We reach a room with the blinds closed and the door shut. The man I’d seen in my basement with Austin all those weeks ago sits slumped out front in the blue plastic hospital chairs. He stands immediately, whispering something to Austin. It pisses me off more than it should.

“You should brace yourself,” the doctor warns softly.

He twists the handle, entering the dimly lit room. A bright line shines in the corner, but the rest of it is almost fluorescent. The beeping of his heart rate monitor is steady, regular, and a comforting sound to hear.

I move past the doctor and a petite blonde nurse who is in the room already. She glances between the doctor and me and presses her lips together in a flat line.

Danny’s face is unrecognizable. I’m not even sure how they would know it’s him.

One side of his face is so swollen; it’s like a purple balloon animal has been stuck to his face.

Dried blood still clings to his other cheek as if they haven’t had time to clean him up yet.

A breathing tube hangs limply out of his mouth, his chest inflating and deflating at an unnaturally regular speed.

I go to reach for his hand, but the nurse blocks my arm before I can.

“Try the other side, honey.” Her voice is warm with a Southern twang I can’t quite place. I move around the bed, taking his hand in mine. Tears fall down my cheeks as I sob openly.

All those years I was raising him, barely keeping the lights on just to keep him in school. We’d made it, hadn’t we? We’d made it to adulthood, and things were finally starting to go well. We were turning a corner. We weren’t just scraping by anymore. We were growing, building.

“Olivia.” I hear Austin’s deep voice crack behind me.

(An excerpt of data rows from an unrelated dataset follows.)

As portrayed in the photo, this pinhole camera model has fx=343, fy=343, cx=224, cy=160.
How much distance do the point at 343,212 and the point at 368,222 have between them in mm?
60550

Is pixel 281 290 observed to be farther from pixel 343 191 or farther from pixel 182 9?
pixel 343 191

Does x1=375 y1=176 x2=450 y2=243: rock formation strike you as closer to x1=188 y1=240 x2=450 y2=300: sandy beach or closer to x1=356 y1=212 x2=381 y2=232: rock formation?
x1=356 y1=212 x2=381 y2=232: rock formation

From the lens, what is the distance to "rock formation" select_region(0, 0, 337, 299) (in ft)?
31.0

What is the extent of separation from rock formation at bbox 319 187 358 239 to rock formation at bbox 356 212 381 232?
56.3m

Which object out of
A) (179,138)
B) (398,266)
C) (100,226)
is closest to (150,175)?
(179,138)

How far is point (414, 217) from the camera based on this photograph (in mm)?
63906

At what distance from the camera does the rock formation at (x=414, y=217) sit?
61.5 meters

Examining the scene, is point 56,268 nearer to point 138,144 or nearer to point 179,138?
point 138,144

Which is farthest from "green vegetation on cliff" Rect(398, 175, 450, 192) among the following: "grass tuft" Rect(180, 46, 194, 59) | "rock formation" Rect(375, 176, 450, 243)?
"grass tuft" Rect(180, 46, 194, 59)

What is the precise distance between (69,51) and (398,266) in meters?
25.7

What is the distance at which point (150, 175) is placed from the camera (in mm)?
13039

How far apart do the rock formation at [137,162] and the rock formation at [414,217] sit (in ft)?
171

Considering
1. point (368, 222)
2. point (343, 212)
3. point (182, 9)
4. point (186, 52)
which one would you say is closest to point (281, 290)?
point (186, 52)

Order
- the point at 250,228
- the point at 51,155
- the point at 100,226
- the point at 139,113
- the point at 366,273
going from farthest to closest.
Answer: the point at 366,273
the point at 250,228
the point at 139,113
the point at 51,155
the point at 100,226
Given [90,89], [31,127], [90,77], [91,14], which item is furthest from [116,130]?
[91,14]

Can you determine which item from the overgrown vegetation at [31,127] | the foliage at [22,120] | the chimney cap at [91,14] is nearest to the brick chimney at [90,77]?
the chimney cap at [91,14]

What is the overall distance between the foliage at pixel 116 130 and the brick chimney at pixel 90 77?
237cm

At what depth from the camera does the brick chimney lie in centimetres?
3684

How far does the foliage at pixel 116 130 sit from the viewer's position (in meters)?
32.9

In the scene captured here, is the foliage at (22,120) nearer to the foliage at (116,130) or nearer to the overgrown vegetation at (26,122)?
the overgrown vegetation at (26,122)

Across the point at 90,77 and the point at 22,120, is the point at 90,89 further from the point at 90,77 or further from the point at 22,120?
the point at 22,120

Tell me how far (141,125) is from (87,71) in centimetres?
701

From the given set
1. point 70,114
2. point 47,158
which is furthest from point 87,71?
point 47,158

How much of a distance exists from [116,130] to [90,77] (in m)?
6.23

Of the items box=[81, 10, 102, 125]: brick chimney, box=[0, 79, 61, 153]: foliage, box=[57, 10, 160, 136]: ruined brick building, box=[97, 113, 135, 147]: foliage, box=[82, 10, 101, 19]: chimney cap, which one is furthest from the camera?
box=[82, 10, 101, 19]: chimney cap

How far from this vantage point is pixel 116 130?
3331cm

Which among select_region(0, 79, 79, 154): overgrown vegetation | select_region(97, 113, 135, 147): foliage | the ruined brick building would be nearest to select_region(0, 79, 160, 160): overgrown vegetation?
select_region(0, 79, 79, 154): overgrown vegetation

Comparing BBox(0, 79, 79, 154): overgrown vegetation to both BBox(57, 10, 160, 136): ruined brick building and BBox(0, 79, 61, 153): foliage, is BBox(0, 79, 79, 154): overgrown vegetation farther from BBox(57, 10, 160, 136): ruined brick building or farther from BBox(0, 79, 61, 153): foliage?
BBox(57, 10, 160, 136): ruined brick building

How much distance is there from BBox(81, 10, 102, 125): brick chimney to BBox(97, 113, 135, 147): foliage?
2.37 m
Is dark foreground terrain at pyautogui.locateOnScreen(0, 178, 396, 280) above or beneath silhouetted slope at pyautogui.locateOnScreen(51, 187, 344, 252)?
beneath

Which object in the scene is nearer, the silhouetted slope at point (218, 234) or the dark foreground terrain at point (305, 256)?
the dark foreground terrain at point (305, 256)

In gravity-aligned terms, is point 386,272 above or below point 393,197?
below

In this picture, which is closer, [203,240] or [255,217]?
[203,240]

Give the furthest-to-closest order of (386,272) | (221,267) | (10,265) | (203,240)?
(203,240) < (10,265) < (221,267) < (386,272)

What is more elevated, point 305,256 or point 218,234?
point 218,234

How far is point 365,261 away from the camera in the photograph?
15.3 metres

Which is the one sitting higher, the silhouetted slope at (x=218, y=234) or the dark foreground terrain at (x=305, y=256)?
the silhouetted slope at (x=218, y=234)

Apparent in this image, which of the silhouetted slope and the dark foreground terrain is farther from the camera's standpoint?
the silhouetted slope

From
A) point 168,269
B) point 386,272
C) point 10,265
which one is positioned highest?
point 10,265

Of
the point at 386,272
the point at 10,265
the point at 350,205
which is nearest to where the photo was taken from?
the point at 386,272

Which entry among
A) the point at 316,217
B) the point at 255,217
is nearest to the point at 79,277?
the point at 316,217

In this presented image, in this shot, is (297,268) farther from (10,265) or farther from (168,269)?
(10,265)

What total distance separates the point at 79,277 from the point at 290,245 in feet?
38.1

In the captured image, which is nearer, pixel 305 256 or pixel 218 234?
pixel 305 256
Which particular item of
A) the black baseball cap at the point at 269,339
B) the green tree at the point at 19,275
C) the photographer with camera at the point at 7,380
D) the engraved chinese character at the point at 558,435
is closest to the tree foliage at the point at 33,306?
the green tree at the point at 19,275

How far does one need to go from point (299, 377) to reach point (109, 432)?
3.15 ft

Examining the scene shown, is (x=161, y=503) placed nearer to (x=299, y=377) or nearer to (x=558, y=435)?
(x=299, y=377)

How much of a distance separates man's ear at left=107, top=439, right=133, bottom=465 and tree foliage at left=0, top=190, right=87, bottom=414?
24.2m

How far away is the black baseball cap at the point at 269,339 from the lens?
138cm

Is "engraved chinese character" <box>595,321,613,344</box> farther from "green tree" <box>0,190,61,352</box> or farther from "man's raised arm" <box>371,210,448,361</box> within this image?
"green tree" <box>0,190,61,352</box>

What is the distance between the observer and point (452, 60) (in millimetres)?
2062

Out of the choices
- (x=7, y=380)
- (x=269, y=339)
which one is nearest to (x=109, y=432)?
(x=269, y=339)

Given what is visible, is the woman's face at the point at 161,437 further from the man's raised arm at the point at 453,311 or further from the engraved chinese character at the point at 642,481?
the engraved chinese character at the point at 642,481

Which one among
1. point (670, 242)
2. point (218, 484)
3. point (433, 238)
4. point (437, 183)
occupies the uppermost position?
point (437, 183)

I can’t look at him. I can’t. Everything he’s done, it’s all for nothing because he’s broken the only promise that really mattered. He told me Danny would be safe. He told me the business was legitimate. He told me. He told me. He told me. His words, his promises. They mean nothing.

He promised.

He told me he was in love with me.

I think I fell in love with you that day.

I couldn’t wait. You have to know.

Tension fills the air, and the nurse looks to me to make the next move. I shake my head at her, my eyes pleading, which she reads fluently.

Turning to Austin, the doctor shuffles awkwardly. “It’s family only in the room, I’m afraid.”

“She’s my fiancée,” he says weakly.

He must have thought of the excuse before. Maybe Luca warned him outside that they wouldn’t let anyone who wasn’t family stay. But his voice is limp, like he’s begging me. But I can’t look at him right now.

“I don’t know that man,” I finally say.

“Olivia . . .” he pleads.

“Leave. I don’t know who you are,” I spit out.

“Come on, honey. Time to go,” the nurse says calmly as she guides him from the room by the elbow. Despite her barely coming to his shoulder, he doesn’t put up a fight.